Question

DESeq2 design formula

0

Entering edit mode

Elena • 0

@2475370b

Last seen 2.9 years ago

Germany

Hello everyone,

I have some questions about the design formula in DESeq2. I am still quite a beginner in R and have a large dataset to analyze so I have been trying different formulas to find which best describes my design layout, and I have some problems understanding which one is best.

So my experimental set-up is that I have 4 biological replicates and a time course. The baseline is time v0, and then 4 additional timepoints v1, v2, v3, v4 where we would expect something to happen at timepoints v2 and v3 and probably almost everything goes back to baseline at timepoint v4.

I have tried the design formula: ~ time + patient and the reduced formula ~ patient to see the overall effect of time, would that be the correct way to go?

Here I was quite confused, because when I change the colData description of the patients from numbers 1,2,3,4 to pt1, pt2, pt3, pt4 there seem to be different results

so with numerical patients 1, 2, 3, 4 the resultsNames(dds) gives out

[1] "Intercept" "time_v1_vs_v0" "time_v2_vs_v0" "time_v3_vs_v0" "time_v4_vs_v0" "patient"

with non-numerical patients, so pt1 .... , there are additional comparisons between pt1_vs_pt2 and so on ( and also different results --> different amount of significant genes)

Why is that and what would be the correct way to do it? I would assume that the character one would be right, since I see that being used everywhere.

Additionally, to test for timepoint-specific differences, would it be correct to use the non-reduced formula ~ time + patient and then contrast timepoint v1 vs timepoint v0 and do so for each time point, as long as afterward I correct for the additional testing?

And I actually have 10 different subsets from which I have done this whole thing, can I do a whole comparison with something like

~ subset + time + patient and then again the reduced formula ~ subset+patient and see the overall effects? Or how would I see the overall effects across subsets over time?

Thank you so much for any answers,

Best,

Elena

DESeq2 • 1.1k views

ADD COMMENT • link updated 3.0 years ago by Michael Love 42k • written 3.0 years ago by Elena • 0

0

Entering edit mode

When you're giving DESeq2 the numerical data for the time, I think it is treating this as a continuous variable. This is probably not what you want. This would work better for something like weight or height or body fat % or whatever.
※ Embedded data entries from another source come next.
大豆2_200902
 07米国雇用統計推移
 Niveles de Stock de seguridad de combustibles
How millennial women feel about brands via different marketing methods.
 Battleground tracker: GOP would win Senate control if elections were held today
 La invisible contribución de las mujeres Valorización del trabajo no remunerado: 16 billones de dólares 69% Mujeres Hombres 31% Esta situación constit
When you at in the "pt" in front, now time is being treated as a categorical variable. This is probably closer to what you want if you're hoping to ask questions like "What genes are up at time 1 but not time 4?"

If you want to just put the numbers in, but treat it as a categorical variable, you should change that column in the sample matrix to a factor. Using dplyr syntax: samps_matx <- dplyr::mutate(samps_matx, time = factor(time))

I'm not sure what you mean about the different subsets.

ADD REPLY • link 3.0 years ago max.ferretti • 0

0

Entering edit mode

Ok yes, thank you so much for the quick response, I was thinking it would be something like that. Then I will just use the character labelling for the colData.

To the second part about the subsets

So I have

subset1 pt1 time0

subset1 pt1 time1

subset1 pt1 time2

....

subset2 pt1 time0 ....

and so on for subsets 1-10, pt 1-4 and time 0-4.

So 200 different samples total. Mostly I am interested in the differences within a subset, which is why I am looking at each subset just individually using ~ time + patient and then reduced ~ patient.

But I would also like to see the overall differences, so put all subsets together with ~ subset + time + patient and then the reduced model ~ subset+patient. Would that give me the time difference overall?

ADD REPLY • link 3.0 years ago Elena • 0

score 0 · Answer 1 · 2021-10-04

Why is that and what would be the correct way to do it? I would assume that the character one would be right, since I see that being used everywhere.

Questions about the appropriate statistical approach should be directed to a statistical collaborator. It's often possible to find someone at your institute with familiarity with linear models in R. You don't want to choose the analysis based on guessing what the design and interpretation of coefficients should be.